▸ DATA SUPPLIED:
***

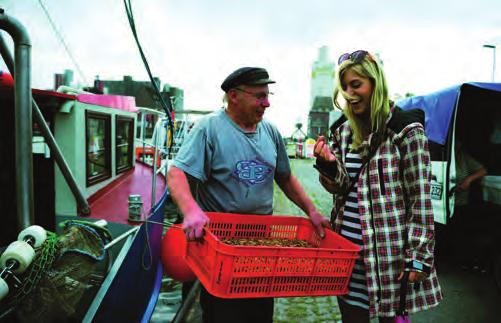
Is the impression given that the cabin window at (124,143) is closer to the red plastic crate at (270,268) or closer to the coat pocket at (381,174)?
the red plastic crate at (270,268)

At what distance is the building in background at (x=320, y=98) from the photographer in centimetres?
5431

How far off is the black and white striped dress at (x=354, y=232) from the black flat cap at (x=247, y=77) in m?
0.73

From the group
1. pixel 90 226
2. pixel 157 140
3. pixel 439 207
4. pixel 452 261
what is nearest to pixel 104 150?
pixel 157 140

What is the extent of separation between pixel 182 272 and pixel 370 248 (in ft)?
8.99

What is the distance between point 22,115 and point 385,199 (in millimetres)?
2286

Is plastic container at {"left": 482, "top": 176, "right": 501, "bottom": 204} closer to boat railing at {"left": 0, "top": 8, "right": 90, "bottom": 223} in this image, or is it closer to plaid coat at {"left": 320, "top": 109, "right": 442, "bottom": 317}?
plaid coat at {"left": 320, "top": 109, "right": 442, "bottom": 317}

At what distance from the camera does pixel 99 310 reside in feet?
8.22

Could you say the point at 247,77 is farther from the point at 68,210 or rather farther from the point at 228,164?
the point at 68,210

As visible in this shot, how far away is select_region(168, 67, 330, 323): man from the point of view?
90.0 inches

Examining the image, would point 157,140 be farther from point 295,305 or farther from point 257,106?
point 295,305

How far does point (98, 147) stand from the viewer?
487cm

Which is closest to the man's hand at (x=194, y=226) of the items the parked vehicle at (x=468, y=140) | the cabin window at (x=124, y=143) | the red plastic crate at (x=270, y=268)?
the red plastic crate at (x=270, y=268)

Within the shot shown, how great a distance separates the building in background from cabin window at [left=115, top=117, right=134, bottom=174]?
45.0 metres

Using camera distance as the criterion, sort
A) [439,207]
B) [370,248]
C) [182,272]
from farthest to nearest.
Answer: [439,207] < [182,272] < [370,248]
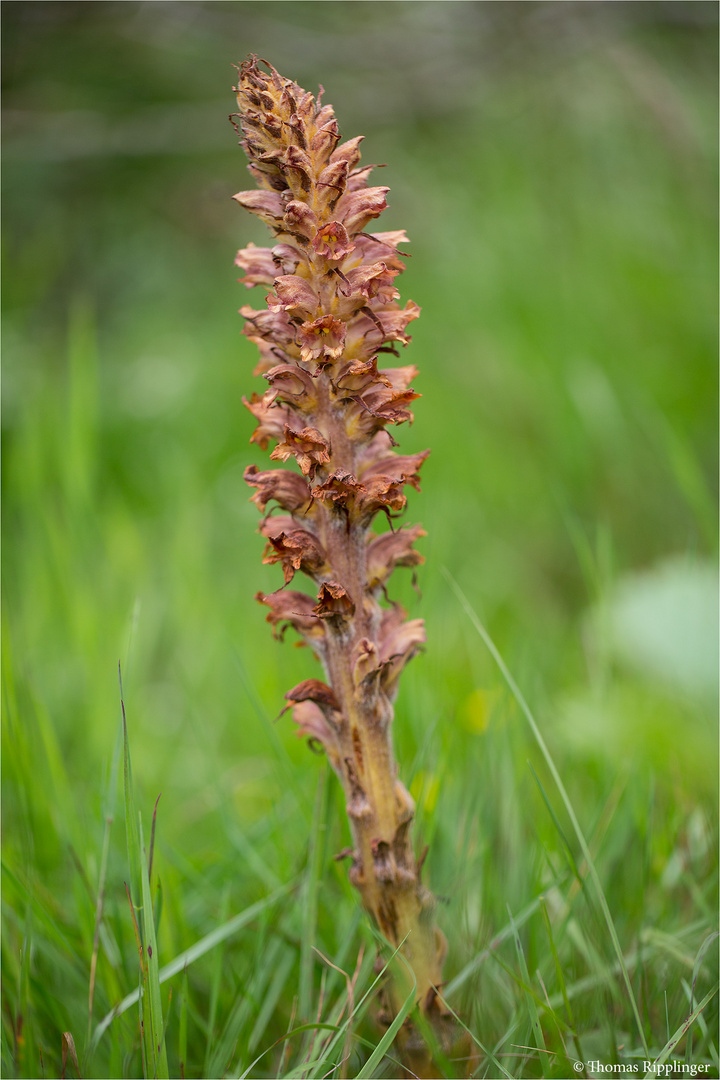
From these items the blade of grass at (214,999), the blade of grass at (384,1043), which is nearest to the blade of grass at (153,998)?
the blade of grass at (214,999)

***

Repeat the records above exactly, omitting every picture.

Is the impression given that the cabin window at (124,143) is closer to the red plastic crate at (270,268) or closer to the coat pocket at (381,174)?
the red plastic crate at (270,268)

At what distance is the building in background at (x=320, y=98) from the photographer in centimetres?
5431

How far off is the black and white striped dress at (x=354, y=232) from the black flat cap at (x=247, y=77) in m?
0.73

From the group
1. pixel 90 226
2. pixel 157 140
3. pixel 439 207
4. pixel 452 261
what is nearest to pixel 104 150?
pixel 157 140

What is the extent of separation between pixel 182 272 and pixel 370 248 (in ft)?
8.99

What is the distance between point 22,115 and point 385,199 (in millimetres)?
2286

Is plastic container at {"left": 482, "top": 176, "right": 501, "bottom": 204} closer to boat railing at {"left": 0, "top": 8, "right": 90, "bottom": 223} in this image, or is it closer to plaid coat at {"left": 320, "top": 109, "right": 442, "bottom": 317}?
plaid coat at {"left": 320, "top": 109, "right": 442, "bottom": 317}

At what distance from the camera does pixel 99 310 reside in feet?
8.22

Could you say the point at 247,77 is farther from the point at 68,210 or rather farther from the point at 228,164?
the point at 68,210

As visible in this shot, how far away is select_region(168, 67, 330, 323): man from the point of view?
90.0 inches

Examining the image, would point 157,140 be farther from point 295,305 or farther from point 257,106?
point 295,305

How far does point (98, 147) stand from the viewer?
487cm

Which is closest to the man's hand at (x=194, y=226) of the items the parked vehicle at (x=468, y=140) | the cabin window at (x=124, y=143) | the red plastic crate at (x=270, y=268)?
the red plastic crate at (x=270, y=268)

Within the shot shown, how great a distance separates the building in background from cabin window at [left=115, top=117, right=134, bottom=174]?
45.0 metres

Using camera distance as the criterion, sort
A) [439,207]
B) [370,248]
C) [182,272]
from farthest to nearest.
Answer: [439,207] < [182,272] < [370,248]
From these items the blade of grass at (214,999), the blade of grass at (384,1043), which is nearest to the blade of grass at (153,998)?
the blade of grass at (214,999)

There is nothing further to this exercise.